--- RECORDS SHOWN ---

=-=-=-=-=

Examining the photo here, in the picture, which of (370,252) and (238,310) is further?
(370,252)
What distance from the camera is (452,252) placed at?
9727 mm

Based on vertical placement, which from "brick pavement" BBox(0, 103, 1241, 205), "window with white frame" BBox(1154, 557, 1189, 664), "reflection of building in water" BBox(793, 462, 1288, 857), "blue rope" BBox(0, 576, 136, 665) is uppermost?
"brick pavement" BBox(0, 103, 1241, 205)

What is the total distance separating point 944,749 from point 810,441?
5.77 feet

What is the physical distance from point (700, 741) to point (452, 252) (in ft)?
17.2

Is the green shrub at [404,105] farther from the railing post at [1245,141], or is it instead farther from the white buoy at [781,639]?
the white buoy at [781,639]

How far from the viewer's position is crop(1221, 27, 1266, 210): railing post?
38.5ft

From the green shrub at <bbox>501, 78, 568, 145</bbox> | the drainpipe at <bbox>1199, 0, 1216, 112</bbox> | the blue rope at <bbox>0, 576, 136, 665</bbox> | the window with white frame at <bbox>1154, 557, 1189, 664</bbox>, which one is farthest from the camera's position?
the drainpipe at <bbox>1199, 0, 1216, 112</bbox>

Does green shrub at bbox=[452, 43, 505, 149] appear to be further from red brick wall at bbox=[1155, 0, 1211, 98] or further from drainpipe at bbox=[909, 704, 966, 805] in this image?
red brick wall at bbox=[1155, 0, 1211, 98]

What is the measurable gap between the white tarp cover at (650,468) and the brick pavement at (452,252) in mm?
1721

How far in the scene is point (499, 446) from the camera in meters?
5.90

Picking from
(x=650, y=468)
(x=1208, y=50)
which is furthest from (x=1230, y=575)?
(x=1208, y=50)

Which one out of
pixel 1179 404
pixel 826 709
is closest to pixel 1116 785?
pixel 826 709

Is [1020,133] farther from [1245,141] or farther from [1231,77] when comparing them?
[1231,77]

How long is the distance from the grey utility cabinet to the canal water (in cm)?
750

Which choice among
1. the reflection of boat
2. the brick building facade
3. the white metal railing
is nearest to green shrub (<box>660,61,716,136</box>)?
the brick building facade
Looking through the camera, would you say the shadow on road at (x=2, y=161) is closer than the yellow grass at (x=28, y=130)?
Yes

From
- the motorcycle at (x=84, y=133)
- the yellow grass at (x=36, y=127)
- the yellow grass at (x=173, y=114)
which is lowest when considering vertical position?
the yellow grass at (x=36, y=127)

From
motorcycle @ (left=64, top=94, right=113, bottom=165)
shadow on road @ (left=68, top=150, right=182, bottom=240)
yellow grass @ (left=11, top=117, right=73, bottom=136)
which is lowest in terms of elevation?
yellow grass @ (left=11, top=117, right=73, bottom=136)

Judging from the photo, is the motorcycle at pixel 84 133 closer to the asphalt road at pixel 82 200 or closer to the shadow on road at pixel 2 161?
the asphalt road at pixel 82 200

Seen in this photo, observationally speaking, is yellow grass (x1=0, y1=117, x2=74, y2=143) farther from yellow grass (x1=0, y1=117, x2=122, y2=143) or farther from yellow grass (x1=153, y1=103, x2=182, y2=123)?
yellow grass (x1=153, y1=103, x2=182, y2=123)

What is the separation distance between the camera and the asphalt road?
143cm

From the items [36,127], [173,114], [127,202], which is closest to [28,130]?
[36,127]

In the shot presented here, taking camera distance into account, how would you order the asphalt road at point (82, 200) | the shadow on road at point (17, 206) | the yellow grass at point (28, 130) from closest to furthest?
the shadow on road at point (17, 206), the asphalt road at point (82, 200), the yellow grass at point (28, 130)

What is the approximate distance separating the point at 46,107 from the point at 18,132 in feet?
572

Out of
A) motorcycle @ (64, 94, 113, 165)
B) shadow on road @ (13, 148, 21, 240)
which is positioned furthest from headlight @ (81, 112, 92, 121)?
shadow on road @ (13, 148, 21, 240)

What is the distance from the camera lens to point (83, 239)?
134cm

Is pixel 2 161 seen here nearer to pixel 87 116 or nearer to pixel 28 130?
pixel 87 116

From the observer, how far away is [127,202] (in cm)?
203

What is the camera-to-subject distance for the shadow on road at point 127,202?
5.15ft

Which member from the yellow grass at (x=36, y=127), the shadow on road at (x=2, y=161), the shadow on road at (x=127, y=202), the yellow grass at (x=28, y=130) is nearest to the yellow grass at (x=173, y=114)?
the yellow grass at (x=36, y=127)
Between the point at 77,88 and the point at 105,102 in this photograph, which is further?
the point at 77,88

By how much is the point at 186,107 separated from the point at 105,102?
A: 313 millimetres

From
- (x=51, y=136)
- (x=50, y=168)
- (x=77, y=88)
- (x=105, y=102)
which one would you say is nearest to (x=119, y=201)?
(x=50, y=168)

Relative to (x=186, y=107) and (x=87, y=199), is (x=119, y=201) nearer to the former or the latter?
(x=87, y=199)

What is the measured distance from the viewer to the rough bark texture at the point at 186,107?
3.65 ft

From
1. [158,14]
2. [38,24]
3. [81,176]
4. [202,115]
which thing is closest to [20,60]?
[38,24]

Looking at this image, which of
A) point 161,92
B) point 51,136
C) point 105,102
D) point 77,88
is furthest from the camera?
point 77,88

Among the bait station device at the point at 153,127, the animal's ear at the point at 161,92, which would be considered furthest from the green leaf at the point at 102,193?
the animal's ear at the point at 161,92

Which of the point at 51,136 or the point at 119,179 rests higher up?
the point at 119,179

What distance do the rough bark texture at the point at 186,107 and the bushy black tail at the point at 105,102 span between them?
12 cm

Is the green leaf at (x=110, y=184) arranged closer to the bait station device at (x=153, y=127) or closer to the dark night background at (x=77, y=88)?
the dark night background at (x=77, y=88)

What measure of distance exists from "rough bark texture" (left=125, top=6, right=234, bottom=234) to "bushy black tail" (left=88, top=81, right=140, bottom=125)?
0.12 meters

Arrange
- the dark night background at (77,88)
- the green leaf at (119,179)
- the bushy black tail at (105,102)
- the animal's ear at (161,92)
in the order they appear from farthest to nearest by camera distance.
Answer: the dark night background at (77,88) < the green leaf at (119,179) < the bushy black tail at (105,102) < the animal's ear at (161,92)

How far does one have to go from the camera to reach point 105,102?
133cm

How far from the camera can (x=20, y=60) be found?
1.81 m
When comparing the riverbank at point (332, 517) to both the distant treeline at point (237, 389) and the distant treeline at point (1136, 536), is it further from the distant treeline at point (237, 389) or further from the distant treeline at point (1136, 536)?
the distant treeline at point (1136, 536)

=-=-=-=-=

--- PROMPT ---
Reproduce all of the data above verbatim, line for line.

--- ANSWER TO THIS TASK ---
Examining the photo here, in the picture, which of (370,252) and (238,310) is further?
(370,252)
What distance from the camera is (452,252) placed at?
9727 mm

Based on vertical placement, which from "brick pavement" BBox(0, 103, 1241, 205), "window with white frame" BBox(1154, 557, 1189, 664), "reflection of building in water" BBox(793, 462, 1288, 857), "blue rope" BBox(0, 576, 136, 665) is uppermost?
"brick pavement" BBox(0, 103, 1241, 205)

What is the total distance separating point 944,749 from point 810,441?
5.77 feet

What is the physical distance from point (700, 741) to point (452, 252) (in ft)?
17.2

Is the green shrub at [404,105] farther from the railing post at [1245,141], or is it instead farther from the white buoy at [781,639]?
the white buoy at [781,639]

How far from the viewer's position is crop(1221, 27, 1266, 210): railing post?
38.5ft

From the green shrub at <bbox>501, 78, 568, 145</bbox> | the drainpipe at <bbox>1199, 0, 1216, 112</bbox> | the blue rope at <bbox>0, 576, 136, 665</bbox> | the window with white frame at <bbox>1154, 557, 1189, 664</bbox>, which one is farthest from the camera's position?
the drainpipe at <bbox>1199, 0, 1216, 112</bbox>

Does green shrub at bbox=[452, 43, 505, 149] appear to be further from red brick wall at bbox=[1155, 0, 1211, 98] or further from drainpipe at bbox=[909, 704, 966, 805] in this image?
red brick wall at bbox=[1155, 0, 1211, 98]

What is the measurable gap between the white tarp cover at (650,468) and the brick pavement at (452,252) in mm?
1721

How far in the scene is point (499, 446) from the camera in meters?
5.90

Picking from
(x=650, y=468)
(x=1208, y=50)
which is furthest from (x=1230, y=575)?
(x=1208, y=50)

Which one out of
pixel 1179 404
pixel 826 709
is closest to pixel 1116 785?
pixel 826 709

Is [1020,133] farther from [1245,141] or farther from [1231,77] when comparing them?
[1231,77]

How long is the distance from the grey utility cabinet to the canal water (in cm)?
750

Which choice among
1. the reflection of boat
2. the brick building facade
3. the white metal railing
is nearest to green shrub (<box>660,61,716,136</box>)?
the brick building facade
Looking through the camera, would you say the shadow on road at (x=2, y=161) is closer than the yellow grass at (x=28, y=130)?
Yes

From
- the motorcycle at (x=84, y=133)
- the yellow grass at (x=36, y=127)
- the yellow grass at (x=173, y=114)
which is lowest when considering vertical position?
the yellow grass at (x=36, y=127)

From
motorcycle @ (left=64, top=94, right=113, bottom=165)
shadow on road @ (left=68, top=150, right=182, bottom=240)
yellow grass @ (left=11, top=117, right=73, bottom=136)
which is lowest in terms of elevation?
yellow grass @ (left=11, top=117, right=73, bottom=136)

Judging from the photo, is the motorcycle at pixel 84 133 closer to the asphalt road at pixel 82 200 or closer to the shadow on road at pixel 2 161?
the asphalt road at pixel 82 200

Seen in this photo, observationally speaking, is yellow grass (x1=0, y1=117, x2=74, y2=143) farther from yellow grass (x1=0, y1=117, x2=122, y2=143) or farther from yellow grass (x1=153, y1=103, x2=182, y2=123)?
yellow grass (x1=153, y1=103, x2=182, y2=123)

What is the separation distance between the camera and the asphalt road?
143cm

From the items [36,127], [173,114], [127,202], which is closest to [28,130]?
[36,127]

In the shot presented here, taking camera distance into account, how would you order the asphalt road at point (82, 200) | the shadow on road at point (17, 206) | the yellow grass at point (28, 130) from closest to furthest?
the shadow on road at point (17, 206), the asphalt road at point (82, 200), the yellow grass at point (28, 130)

What is the approximate distance separating the point at 46,107 from the point at 18,132 in feet?
572

Out of
A) motorcycle @ (64, 94, 113, 165)
B) shadow on road @ (13, 148, 21, 240)
which is positioned furthest from headlight @ (81, 112, 92, 121)?
shadow on road @ (13, 148, 21, 240)

What is the distance from the camera lens to point (83, 239)?
134cm

Is pixel 2 161 seen here nearer to pixel 87 116 or nearer to pixel 28 130?
pixel 87 116

From the observer, how far away is [127,202] (in cm)?
203

What is the camera-to-subject distance for the shadow on road at point 127,202?
5.15ft

Which member from the yellow grass at (x=36, y=127), the shadow on road at (x=2, y=161), the shadow on road at (x=127, y=202), the yellow grass at (x=28, y=130) is nearest to the yellow grass at (x=173, y=114)?
the yellow grass at (x=36, y=127)
Between the point at 77,88 and the point at 105,102 in this photograph, which is further?
the point at 77,88

By how much is the point at 186,107 separated from the point at 105,102?
A: 313 millimetres

From
- (x=51, y=136)
- (x=50, y=168)
- (x=77, y=88)
- (x=105, y=102)
which one would you say is nearest to (x=119, y=201)?
(x=50, y=168)

Relative to (x=186, y=107) and (x=87, y=199), is (x=119, y=201) nearer to the former or the latter?
(x=87, y=199)

What is the measured distance from the viewer to the rough bark texture at the point at 186,107?
3.65 ft

From
1. [158,14]
2. [38,24]
3. [81,176]
4. [202,115]
which thing is closest to [20,60]?
[38,24]

Looking at this image, which of
A) point 161,92
B) point 51,136
C) point 105,102
D) point 77,88
is furthest from the camera?
point 77,88

Among the bait station device at the point at 153,127, the animal's ear at the point at 161,92, which would be considered furthest from the green leaf at the point at 102,193?
the animal's ear at the point at 161,92

Which of the point at 51,136 or the point at 119,179 rests higher up?
the point at 119,179

What distance do the rough bark texture at the point at 186,107 and the bushy black tail at the point at 105,102 span between them?
12 cm

Is the green leaf at (x=110, y=184) arranged closer to the bait station device at (x=153, y=127) or closer to the dark night background at (x=77, y=88)?
the dark night background at (x=77, y=88)

What measure of distance exists from "rough bark texture" (left=125, top=6, right=234, bottom=234) to "bushy black tail" (left=88, top=81, right=140, bottom=125)?
0.12 meters

Arrange
- the dark night background at (77,88)
- the green leaf at (119,179)
- the bushy black tail at (105,102)
- the animal's ear at (161,92)
in the order they appear from farthest to nearest by camera distance.
Answer: the dark night background at (77,88) < the green leaf at (119,179) < the bushy black tail at (105,102) < the animal's ear at (161,92)

How far does one have to go from the camera to reach point 105,102?
133cm

How far from the camera can (x=20, y=60) be found?
1.81 m
When comparing the riverbank at point (332, 517) to both the distant treeline at point (237, 389) and the distant treeline at point (1136, 536), is it further from the distant treeline at point (237, 389) or further from the distant treeline at point (1136, 536)?
the distant treeline at point (1136, 536)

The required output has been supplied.